<<<<

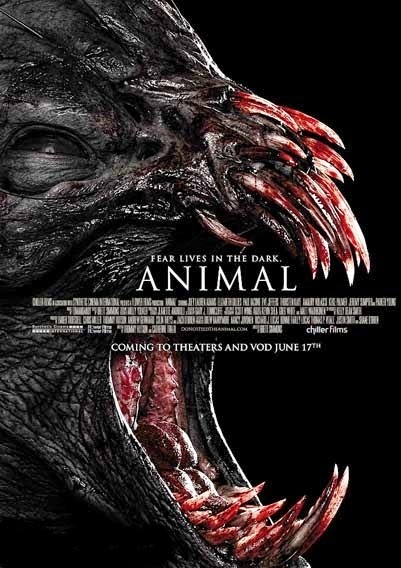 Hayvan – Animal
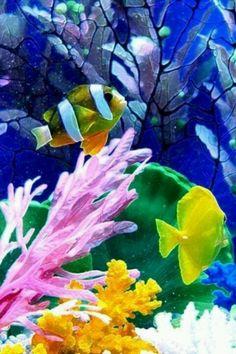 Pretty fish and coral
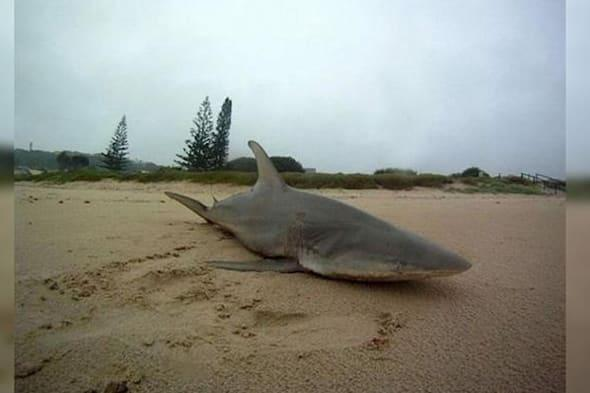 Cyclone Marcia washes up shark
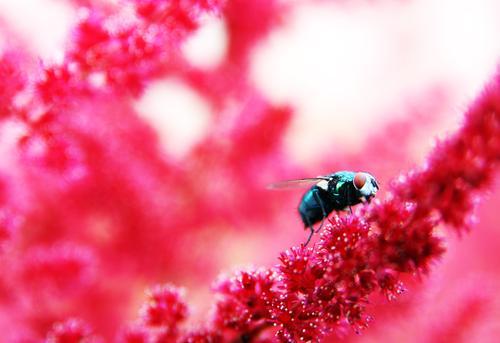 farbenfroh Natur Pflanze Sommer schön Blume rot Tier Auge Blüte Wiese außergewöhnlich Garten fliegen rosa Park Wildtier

>>>>

> [WHAT YOU HAVE TO DO]: Once the pictures are removed, copy the listing exactly.

> [ANSWER FOR THIS EXERCISE]:
 Hayvan – Animal
 Pretty fish and coral
 Cyclone Marcia washes up shark
 farbenfroh Natur Pflanze Sommer schön Blume rot Tier Auge Blüte Wiese außergewöhnlich Garten fliegen rosa Park Wildtier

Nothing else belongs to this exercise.